YarnGPT
Property | Value |
---|---|
Developer | Saheedniyi |
Model Type | Text-to-Speech (TTS) |
Base Model | HuggingFaceTB/SmolLM2-360M |
Language Support | Nigerian-accented English |
GitHub Repository | YarnGPT Repository |
What is YarnGPT?
YarnGPT is an innovative text-to-speech model specifically designed to synthesize Nigerian-accented English speech. The model leverages pure language modeling techniques without relying on external adapters or complex architectures. It supports 11 distinct voices (6 male and 5 female) and can generate natural, culturally relevant speech for various applications.
Implementation Details
The model is trained using PyTorch and operates at 24kHz sample rate. It utilizes the WavTokenizer for audio processing and implements a sophisticated training regime with AdamW optimizer, linear scheduling with warmup, and specific hyperparameters optimization. The training was conducted on an A100 GPU over 5 epochs with a batch size of 4.

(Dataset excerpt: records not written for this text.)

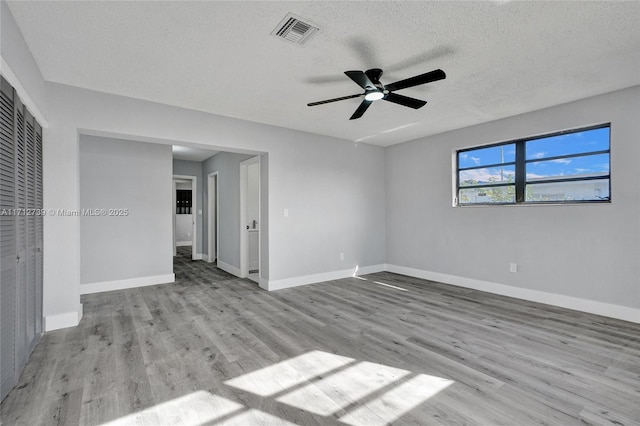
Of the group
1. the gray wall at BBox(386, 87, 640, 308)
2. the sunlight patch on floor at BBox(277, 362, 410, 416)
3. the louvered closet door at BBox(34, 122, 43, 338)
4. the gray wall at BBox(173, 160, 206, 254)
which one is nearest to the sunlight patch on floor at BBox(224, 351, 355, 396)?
the sunlight patch on floor at BBox(277, 362, 410, 416)

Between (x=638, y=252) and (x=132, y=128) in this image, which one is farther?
(x=132, y=128)

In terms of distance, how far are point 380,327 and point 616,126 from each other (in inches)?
137

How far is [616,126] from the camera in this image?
3.56 meters

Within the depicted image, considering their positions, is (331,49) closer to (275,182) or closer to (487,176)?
(275,182)

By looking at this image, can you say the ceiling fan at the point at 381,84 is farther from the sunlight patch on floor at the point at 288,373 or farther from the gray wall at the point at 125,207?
the gray wall at the point at 125,207

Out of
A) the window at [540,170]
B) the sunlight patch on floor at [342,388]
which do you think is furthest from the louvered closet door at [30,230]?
the window at [540,170]

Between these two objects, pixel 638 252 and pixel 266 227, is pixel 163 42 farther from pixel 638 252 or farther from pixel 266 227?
pixel 638 252

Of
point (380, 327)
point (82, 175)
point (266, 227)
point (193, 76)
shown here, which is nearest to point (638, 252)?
point (380, 327)

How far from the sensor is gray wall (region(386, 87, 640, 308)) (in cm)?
350

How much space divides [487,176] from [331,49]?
3436 mm

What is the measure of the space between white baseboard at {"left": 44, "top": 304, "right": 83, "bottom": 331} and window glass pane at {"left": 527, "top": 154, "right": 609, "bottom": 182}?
228 inches

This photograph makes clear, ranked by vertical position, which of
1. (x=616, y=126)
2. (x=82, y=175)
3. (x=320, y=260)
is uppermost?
(x=616, y=126)

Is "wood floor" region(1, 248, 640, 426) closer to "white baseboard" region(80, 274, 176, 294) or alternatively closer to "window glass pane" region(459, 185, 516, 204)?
"white baseboard" region(80, 274, 176, 294)

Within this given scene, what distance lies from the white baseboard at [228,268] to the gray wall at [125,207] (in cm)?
113
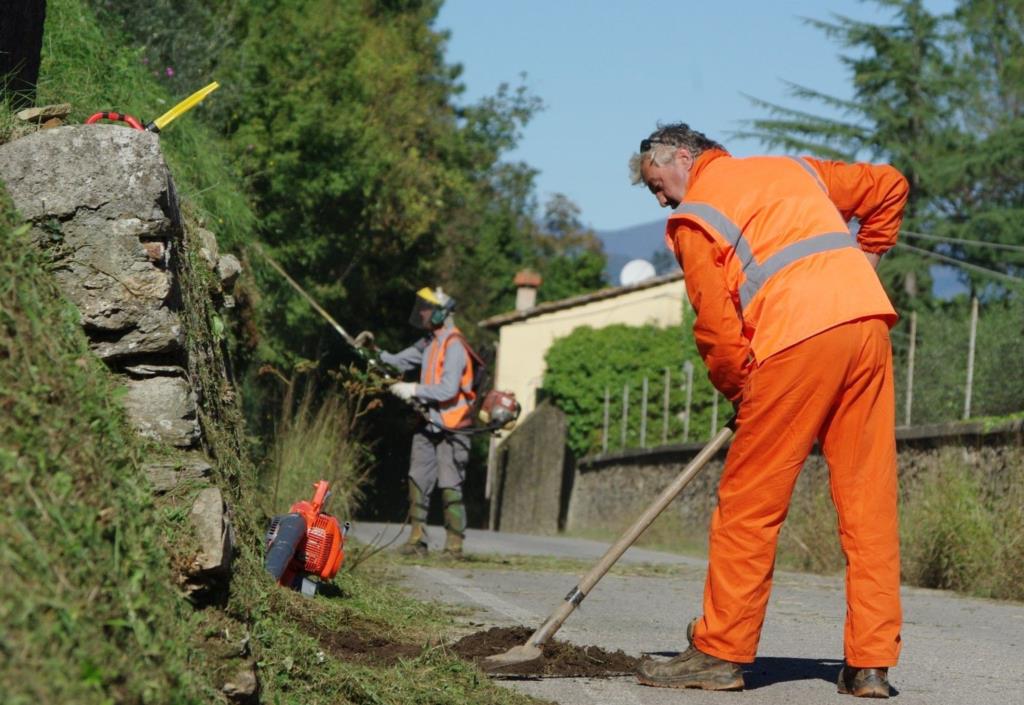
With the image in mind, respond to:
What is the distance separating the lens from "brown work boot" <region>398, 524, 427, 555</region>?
1145 centimetres

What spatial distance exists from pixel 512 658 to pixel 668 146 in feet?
6.41

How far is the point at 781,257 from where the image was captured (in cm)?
543

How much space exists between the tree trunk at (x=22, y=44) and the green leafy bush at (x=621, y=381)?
59.2ft

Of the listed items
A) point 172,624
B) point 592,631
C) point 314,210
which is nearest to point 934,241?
point 314,210

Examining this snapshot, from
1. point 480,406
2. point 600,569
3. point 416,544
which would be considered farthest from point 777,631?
point 480,406

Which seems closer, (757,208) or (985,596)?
(757,208)

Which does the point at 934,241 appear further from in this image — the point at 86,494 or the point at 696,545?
the point at 86,494

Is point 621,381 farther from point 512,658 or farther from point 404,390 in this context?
A: point 512,658

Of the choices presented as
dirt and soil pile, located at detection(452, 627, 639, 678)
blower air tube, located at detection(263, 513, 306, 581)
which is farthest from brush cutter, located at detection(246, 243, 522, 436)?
dirt and soil pile, located at detection(452, 627, 639, 678)

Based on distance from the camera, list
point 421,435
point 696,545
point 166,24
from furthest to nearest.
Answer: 1. point 696,545
2. point 166,24
3. point 421,435

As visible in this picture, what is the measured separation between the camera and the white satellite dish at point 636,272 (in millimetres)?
40625

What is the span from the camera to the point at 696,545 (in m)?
18.7

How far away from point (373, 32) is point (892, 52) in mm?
11212

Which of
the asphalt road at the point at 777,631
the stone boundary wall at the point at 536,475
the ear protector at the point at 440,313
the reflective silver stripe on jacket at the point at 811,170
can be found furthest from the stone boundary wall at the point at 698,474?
the reflective silver stripe on jacket at the point at 811,170
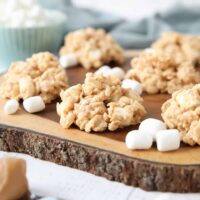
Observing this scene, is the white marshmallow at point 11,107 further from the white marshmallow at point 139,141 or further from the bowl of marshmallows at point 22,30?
the bowl of marshmallows at point 22,30

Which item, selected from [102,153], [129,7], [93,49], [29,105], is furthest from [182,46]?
[129,7]

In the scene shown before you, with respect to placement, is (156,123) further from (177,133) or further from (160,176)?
(160,176)

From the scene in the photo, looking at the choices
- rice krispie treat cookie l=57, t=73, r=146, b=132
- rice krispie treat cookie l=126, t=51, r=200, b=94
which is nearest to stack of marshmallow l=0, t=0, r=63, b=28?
rice krispie treat cookie l=126, t=51, r=200, b=94

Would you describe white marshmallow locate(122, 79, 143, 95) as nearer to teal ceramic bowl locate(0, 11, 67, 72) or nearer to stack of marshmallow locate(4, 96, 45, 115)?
stack of marshmallow locate(4, 96, 45, 115)

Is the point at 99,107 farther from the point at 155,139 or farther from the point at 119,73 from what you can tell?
the point at 119,73

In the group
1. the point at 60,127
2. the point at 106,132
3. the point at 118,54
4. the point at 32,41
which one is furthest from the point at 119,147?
the point at 32,41
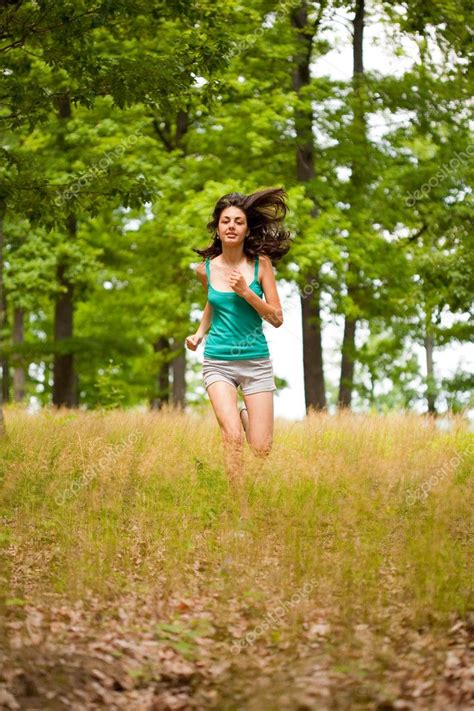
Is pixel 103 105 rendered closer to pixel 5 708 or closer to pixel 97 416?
pixel 97 416

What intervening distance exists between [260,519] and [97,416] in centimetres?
540

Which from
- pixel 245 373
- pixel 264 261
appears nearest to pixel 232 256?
pixel 264 261

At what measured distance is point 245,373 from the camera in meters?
7.20

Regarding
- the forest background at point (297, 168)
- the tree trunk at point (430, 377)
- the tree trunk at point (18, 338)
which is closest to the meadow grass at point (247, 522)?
the forest background at point (297, 168)

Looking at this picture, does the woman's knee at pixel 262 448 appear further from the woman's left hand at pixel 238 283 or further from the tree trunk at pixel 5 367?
the tree trunk at pixel 5 367

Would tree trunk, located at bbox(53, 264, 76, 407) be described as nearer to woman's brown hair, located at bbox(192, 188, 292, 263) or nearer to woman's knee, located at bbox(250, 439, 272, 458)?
woman's brown hair, located at bbox(192, 188, 292, 263)

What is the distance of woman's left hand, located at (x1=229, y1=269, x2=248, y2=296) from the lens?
6816 mm

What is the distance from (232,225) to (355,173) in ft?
30.9

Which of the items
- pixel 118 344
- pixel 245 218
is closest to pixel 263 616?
pixel 245 218

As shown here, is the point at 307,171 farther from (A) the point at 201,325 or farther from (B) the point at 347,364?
(A) the point at 201,325

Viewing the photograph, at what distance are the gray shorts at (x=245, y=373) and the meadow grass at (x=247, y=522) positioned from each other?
2.05 feet
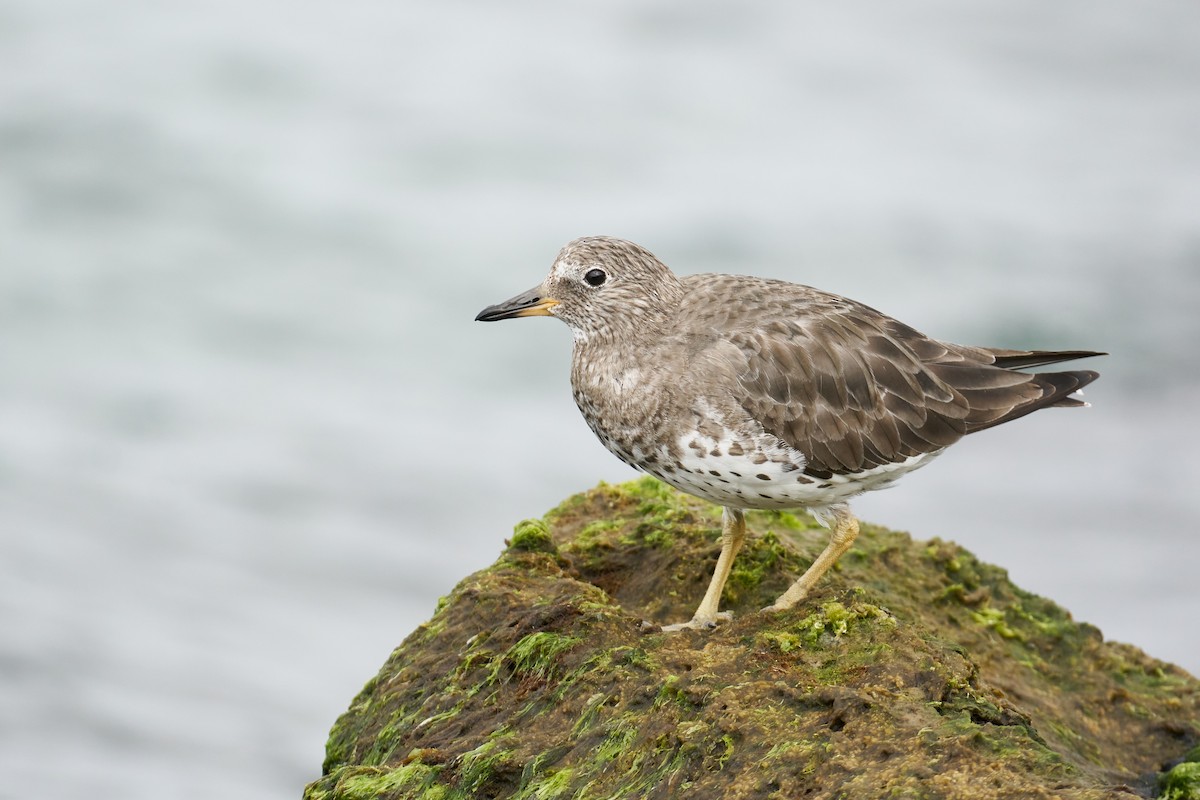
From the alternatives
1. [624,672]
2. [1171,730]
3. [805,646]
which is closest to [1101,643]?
[1171,730]

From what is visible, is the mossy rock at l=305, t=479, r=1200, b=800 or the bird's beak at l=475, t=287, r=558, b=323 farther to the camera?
the bird's beak at l=475, t=287, r=558, b=323

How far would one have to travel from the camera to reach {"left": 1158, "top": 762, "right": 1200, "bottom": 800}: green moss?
5.85 m

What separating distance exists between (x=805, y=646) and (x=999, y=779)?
5.30 ft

- Trained on Nigerian movies, podcasts, and open-source Nigerian audio data
- Implements automated preprocessing and audio resampling
- Uses advanced tokenization through WavTokenizer
- Features temperature and repetition penalty controls for output generation
Core Capabilities
- Generation of natural Nigerian-accented English speech
- Support for 11 distinct voice personas
- Real-time text-to-speech conversion
- Integration capabilities for news reading and content generation
- Customizable generation parameters
Frequently Asked Questions
Q: What makes this model unique?
YarnGPT stands out for its specific focus on Nigerian-accented English and its ability to generate natural speech without complex external adapters. It's one of the few models specifically trained for African English variants.
Q: What are the recommended use cases?
The model is ideal for experimental text-to-speech applications requiring Nigerian-accented English, including news reading, content creation, and educational materials. However, it's not suitable for generating speech in languages other than English or other accents.